Yapılacaklar.
1) Kaynak metne göre yazar ve eşi, oyun daha bitmeden onun üzerine konuşmaya başlarlar. Metin bu alışkanlığı neye bağlıyor? Bir iki cümleyle yazın.
2) "Ben Kimim? Peer Gynt" oyunu üzerine yazılan kaynak metni kaldığı yerden sürdürün.

Kaynak metin.
== == ==

Bu yazı daha çok yaşananlara dayanmaktadır ve geçmiş tecrübelerin paylaşılması için yazılmıştır.
Bu yazının altında iki imza vardır. Biri bu blogun yazarı olarak bana aittir; diğeri ise eşime.
Biz, oyunlarda daha oyun sürerken sessiz işaretlerle düşüncelerimizi paylaşırız. Alkışlar başlarken de oyunu “didiklemeye” başlamışızdır. Bu, yazı ortaya çıkana kadar devam eden bir süreçtir. Bunda sahnede (BÜO) tanışmış olmamızdan gelen alışkanlığın da önemli bir payı vardır.
Koroporte, Semaver Kumpanya, Çıplak Ayaklar Kumpanyası, İstanbul Klarnet Korosu’nun katılımıyla gerçekleştirilen “Ben Kimim? Peer Gynt”ü izledikten sonraki düşüncelerimizi ben özetledim.
Bu yazıyı oluşturmada eşimin paylaştığı anılar çok önemli bir yer tutmaktadır. Amacımız kendimizi anlatmak değil, yaşadıklarımızı paylaşmaktır.
Eşim, yaklaşık 10 yıl süren keman ve bale eğitimi almış. Bu eğitim özel ders ve dershaneler ile konservatuvar çevresinde şekillenmiş. Ben onu tanıdığımda eğitimler sona ermişti. Evde duran kemanı çok ısrarım üzerine bir kez eline aldı, akort ederken duygulandı, kemanı çalmadan sessizce kutusuna koydu, dolaba kaldırdı ve birlikte “unuttuk”.

== == ==

[Uzamsal soru kayıtları]

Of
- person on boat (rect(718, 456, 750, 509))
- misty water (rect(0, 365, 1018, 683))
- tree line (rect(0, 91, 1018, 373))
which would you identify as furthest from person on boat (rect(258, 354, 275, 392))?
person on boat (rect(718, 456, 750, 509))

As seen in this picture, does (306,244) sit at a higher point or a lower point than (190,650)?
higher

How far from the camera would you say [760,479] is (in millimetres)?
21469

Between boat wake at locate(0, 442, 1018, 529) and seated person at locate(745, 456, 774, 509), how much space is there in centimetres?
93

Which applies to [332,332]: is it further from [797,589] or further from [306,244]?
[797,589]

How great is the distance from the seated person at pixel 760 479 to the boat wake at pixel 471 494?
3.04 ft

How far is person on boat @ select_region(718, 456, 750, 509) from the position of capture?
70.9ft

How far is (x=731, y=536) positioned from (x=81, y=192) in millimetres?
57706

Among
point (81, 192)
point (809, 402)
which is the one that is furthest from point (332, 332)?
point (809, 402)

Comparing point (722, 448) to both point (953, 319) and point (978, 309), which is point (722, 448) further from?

== == ==

Görevlere göre yanıtlar.
1) Metin bunu, ikisinin sahnede (BÜO) tanışmış olmasından gelen alışkanlığa bağlar. Bu yüzden oyun sürerken sessiz işaretlerle düşüncelerini paylaşır, alkışlar başlarken de oyunu didiklemeye başlarlar.

2)
Sonraki yıllarda solfej kitaplarını, nota defterlerini konservatuara bağışladık. Keman evde bir yerlerde duruyor. Ailesi, sanat eğitimi için harcadıkları parayla birkaç ev satın alabileceklerini söyler hala. Her şeye rağmen herkes, yaşananlardan geriye kalan olumlu tortuya bakarak “iyi ki yaşanmış onca şey” demektedir.
Ben de ilk sahne deneyimini ilkokul seviyesinde yaşamış olduğum için, çocuk yaşta hayatıma giren sahne ışıklarının ve tozunun hayatıma olan etkilerini analiz edebileceğim izler taşıyorum.
Hayatımız sanat ile dolu iken kızımızı sanata değil, spor eğitimine yönlendirmemizde eşimin yaşadıklarının çok önemli bir rolü var. (Ama kızımız, sanat takibinde bizi geçti.) Ne gariptir ki kızımızın (ve tabii ki bizim!) yaklaşık 17 yıl süren “yarışmacı sporculuk” dönemimizde benzer tecrübeler yaşadık. Ama onlar başka bir yazının konusu olacak kadar kapsamlıdır.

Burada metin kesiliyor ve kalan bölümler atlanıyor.